PT Classroom - Muscle Balancing: Criterion-Based Evaluation and Treatment of the Knee Complex by Kerry D’Ambrogio DOM, AP, PT, DO-MTP and Trisha Becker, PT, DPT, MHS, OCS

 
Kerry D’Ambrogio is a physical therapist, osteopath and board-certified acupuncture physician. He is the president and director of the D’Ambrogio Institute and Therapeutic Systems, Inc., in Sarasota, Fla. He is the co-author of Positional Release Therapy (Mosby). D’Ambrogio is a graduate of the physical therapy program at the University of Toronto (Canada), the osteopathic program at the Canadian Academy of Osteopathy (Hamilton, Ont.), the John Wernham College of Classical Osteopathy (Maidstone, England), and the acupuncture program at the Academy of Chinese Healing Arts (Sarasota, Fla.).
 

Muscle Balancing: Criterion-Based Evaluation and

Treatment of the Knee Complex

Muscle Balancing (MB) is an easily applied manual therapy approach that reduces protective muscle spasm in as little as 90 seconds causing an immediate improvement in pain-free range of motion and function. MB techniques gently treat protective muscle spasm by inhibiting muscle spindle activation, thereby decreasing afferent impulses to the brain. By interrupting this pathway, the muscle resumes a normal resting tone thus relieving muscle tenderness, protective muscle spasm, fascial tension, joint hypomobility, and pain.

 
In the clinic, physical therapists commonly see patients who present with protective muscle spasm due to injury and trauma. Since MB is not only effective, but also efficient at treating protective muscle spasm, every physical therapist should consider utilizing this treatment approach to improve pain-free range of motion and function in those patients. MB is very easy to perform and can be successfully incorporated into any treatment session by using the following information from the criterion-based assessment provided in the sample case below.


During the initial visit, all manual therapists face the same question, where do I treat? Do I treat locally at the site of pain or treat holistically to address global dysfunctions and lesions that may be impairing the pathway for healing? Then, once we decide where to treat, we need to decide which manual therapy treatment approach to use. However, before you can decide which manual therapy treatment approach to use, including MB, you need to have a clear understanding of the source of the pain and dysfunction. Is the patient complaint coming from a muscle, joint, fascial, lymphatic, or energetic/emotional impairment? This is important because treating with an inappropriate treatment approach and manual therapy technique in an inappropriate area is not only inefficient for our patients, but could also be potentially harmful. Without some type of criteria, how can we as clinicians discern what the patient needs? To do that, each visit should begin and end with an assessment.

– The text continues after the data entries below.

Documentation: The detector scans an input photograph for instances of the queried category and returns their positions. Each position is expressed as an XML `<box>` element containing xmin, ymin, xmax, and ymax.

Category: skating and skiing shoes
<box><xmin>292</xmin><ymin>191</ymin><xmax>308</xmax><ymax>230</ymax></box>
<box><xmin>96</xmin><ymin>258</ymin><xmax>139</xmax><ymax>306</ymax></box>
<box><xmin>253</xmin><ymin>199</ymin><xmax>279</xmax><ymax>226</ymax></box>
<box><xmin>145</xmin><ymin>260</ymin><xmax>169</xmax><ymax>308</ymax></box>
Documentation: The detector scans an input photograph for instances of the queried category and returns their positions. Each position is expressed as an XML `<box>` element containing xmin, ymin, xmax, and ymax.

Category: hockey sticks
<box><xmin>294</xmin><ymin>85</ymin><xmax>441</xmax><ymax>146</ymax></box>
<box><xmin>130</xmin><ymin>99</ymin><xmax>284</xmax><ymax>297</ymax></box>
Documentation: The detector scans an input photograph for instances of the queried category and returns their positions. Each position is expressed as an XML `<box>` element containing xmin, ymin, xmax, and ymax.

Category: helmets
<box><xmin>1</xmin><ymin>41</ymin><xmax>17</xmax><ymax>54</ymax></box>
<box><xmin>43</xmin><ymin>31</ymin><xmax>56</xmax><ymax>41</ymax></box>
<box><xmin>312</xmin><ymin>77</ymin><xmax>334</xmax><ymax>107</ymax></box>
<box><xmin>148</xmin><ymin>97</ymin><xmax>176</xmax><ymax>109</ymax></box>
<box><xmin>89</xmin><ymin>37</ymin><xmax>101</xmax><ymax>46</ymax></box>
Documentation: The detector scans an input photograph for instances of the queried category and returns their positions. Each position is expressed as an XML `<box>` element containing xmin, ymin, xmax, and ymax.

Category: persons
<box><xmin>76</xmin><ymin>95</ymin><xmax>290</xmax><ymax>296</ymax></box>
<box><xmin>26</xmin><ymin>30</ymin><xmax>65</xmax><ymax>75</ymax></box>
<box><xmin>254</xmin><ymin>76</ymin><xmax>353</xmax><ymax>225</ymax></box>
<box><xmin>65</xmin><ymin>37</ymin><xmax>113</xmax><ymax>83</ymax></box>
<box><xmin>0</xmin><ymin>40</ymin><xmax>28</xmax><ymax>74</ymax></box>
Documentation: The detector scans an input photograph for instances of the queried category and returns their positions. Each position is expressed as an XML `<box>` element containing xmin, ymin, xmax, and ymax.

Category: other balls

The preferred treatment approach begins with a patient history and a Total Body Screening Examination (TBSE) to determine if extraneous lines of tension and dysfunctions throughout the body may be influencing the local area of complaint. Some common areas are lines of tension found in the transverse diaphragms which, if restricted, can affect the vertical flow of vital structures, including the arterial, venous, lymphatic, nervous, and energetic flow necessary for healing. Additionally, dysfunctions of the autonomic nervous system, which controls vasomotion of the blood vessels, can affect the pathways of healing for all bodily tissues. If lines of extraneous lines of tension and total body dysfunctions are found to be influencing the area of complaint, then treatment must be performed globally prior to local treatment.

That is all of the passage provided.